Mileștii Mici is a Moldovan wine producer located in the commune of Mileștii Mici.

== Cellars ==
The State Enterprise Quality Wines Industrial Complex "Mileștii Mici" was founded in 1969 to store, preserve and mature high-quality wines.

Local ancient underground galleries reach the Chişinău borders. The limestone in the galleries maintains constant humidity (85–95%) and temperature (12–14 C) throughout the year. The longer some specific red wines are stored in such ideal conditions, the more they improve. Some wines are cellared for several decades before being sold. The cellars extend for 200 km, of which only 55 km are currently in use.

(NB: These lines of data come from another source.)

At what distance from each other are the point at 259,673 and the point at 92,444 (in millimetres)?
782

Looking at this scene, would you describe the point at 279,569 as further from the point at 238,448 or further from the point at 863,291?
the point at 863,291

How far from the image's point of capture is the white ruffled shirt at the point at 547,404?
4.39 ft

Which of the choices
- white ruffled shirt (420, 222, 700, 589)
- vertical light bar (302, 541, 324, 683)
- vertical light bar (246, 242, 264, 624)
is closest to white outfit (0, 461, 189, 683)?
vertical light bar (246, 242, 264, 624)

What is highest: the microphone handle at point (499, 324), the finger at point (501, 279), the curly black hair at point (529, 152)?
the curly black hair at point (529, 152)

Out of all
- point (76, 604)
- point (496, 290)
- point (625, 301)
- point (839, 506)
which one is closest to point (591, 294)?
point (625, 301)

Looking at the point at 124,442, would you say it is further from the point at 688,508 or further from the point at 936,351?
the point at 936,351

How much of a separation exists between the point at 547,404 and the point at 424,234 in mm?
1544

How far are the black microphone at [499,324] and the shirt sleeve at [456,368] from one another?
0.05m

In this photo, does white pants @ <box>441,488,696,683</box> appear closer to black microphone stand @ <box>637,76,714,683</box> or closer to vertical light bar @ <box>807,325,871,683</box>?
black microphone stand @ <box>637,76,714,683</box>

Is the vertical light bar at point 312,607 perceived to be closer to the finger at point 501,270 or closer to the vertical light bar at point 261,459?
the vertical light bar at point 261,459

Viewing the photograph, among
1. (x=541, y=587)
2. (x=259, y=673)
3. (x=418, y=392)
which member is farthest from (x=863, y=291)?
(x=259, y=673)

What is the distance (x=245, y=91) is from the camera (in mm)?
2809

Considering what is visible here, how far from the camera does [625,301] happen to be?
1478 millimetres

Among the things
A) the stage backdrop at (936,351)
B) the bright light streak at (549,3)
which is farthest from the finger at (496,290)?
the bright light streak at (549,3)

In August 2005, Mileștii Mici was registered in the Guinness World Records as the largest wine collection in the world.
Overall, the complex holds nearly 2 million bottles. More than 70% of the stored wines are red, 20% are white and about 10% are dessert wines. The most valuable items of this collection, worth €480 a bottle, were produced in 1973–74; they are now exported only to Japan.

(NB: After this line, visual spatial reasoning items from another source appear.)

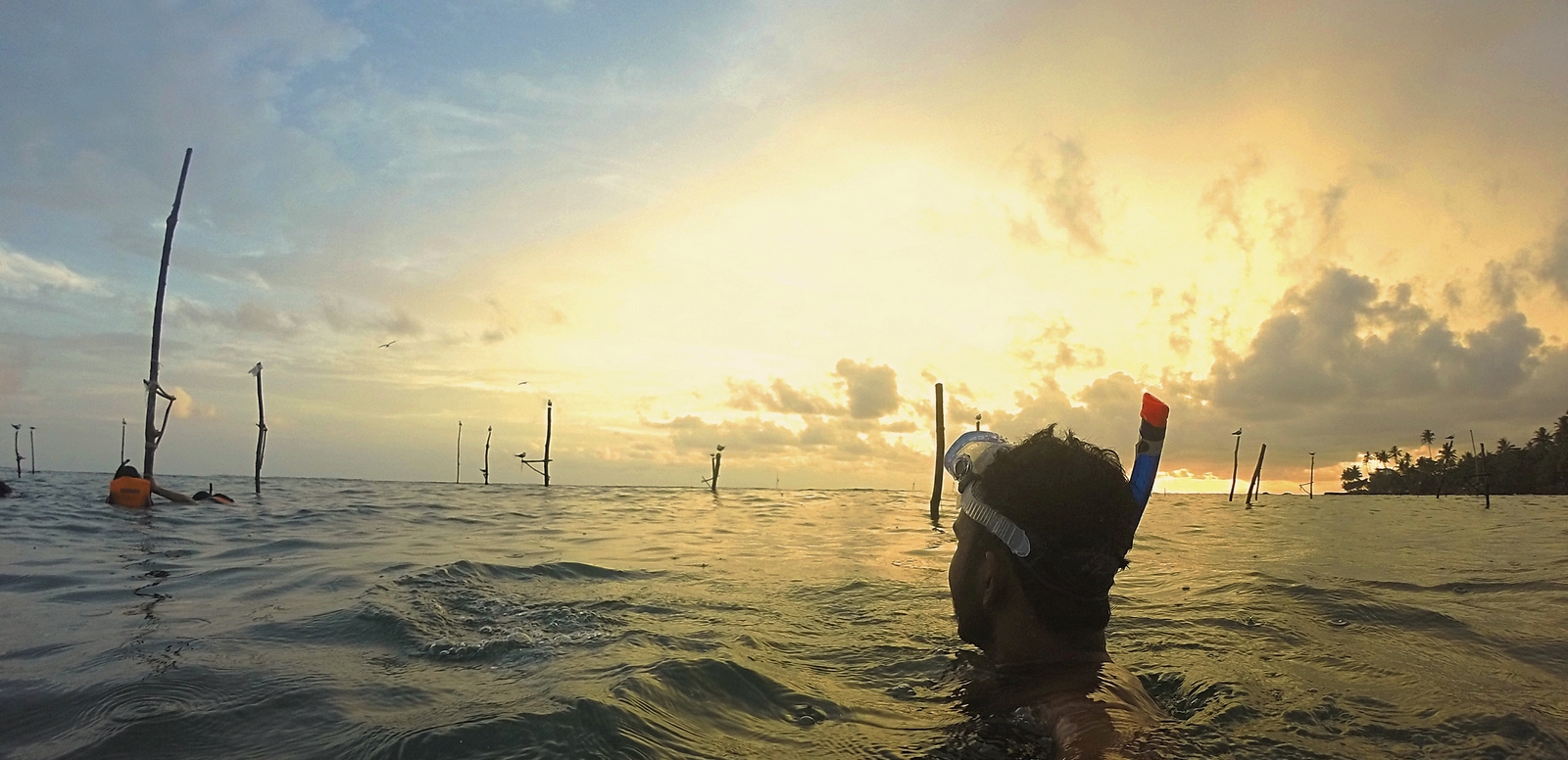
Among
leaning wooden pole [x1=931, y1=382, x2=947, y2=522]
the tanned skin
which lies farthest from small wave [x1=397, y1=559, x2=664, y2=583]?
leaning wooden pole [x1=931, y1=382, x2=947, y2=522]

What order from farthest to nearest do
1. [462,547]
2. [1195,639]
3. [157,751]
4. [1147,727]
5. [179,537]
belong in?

Wines are exported from Mileștii Mici to Sweden, Japan, the USA, Great Britain, the Czech Republic, Poland, Greece, Germany, Denmark, Finland, and China.

== Wines ==
The wines stored here are made from crops of various years, beginning with 1969. Grapes include Pinot, Traminer, Muscat, Riesling, Dnestrovscoie, Milestscoie, Codru, Negru de Purcari, Trandafirul Moldovei, Auriu, and Cahor-Ciumai.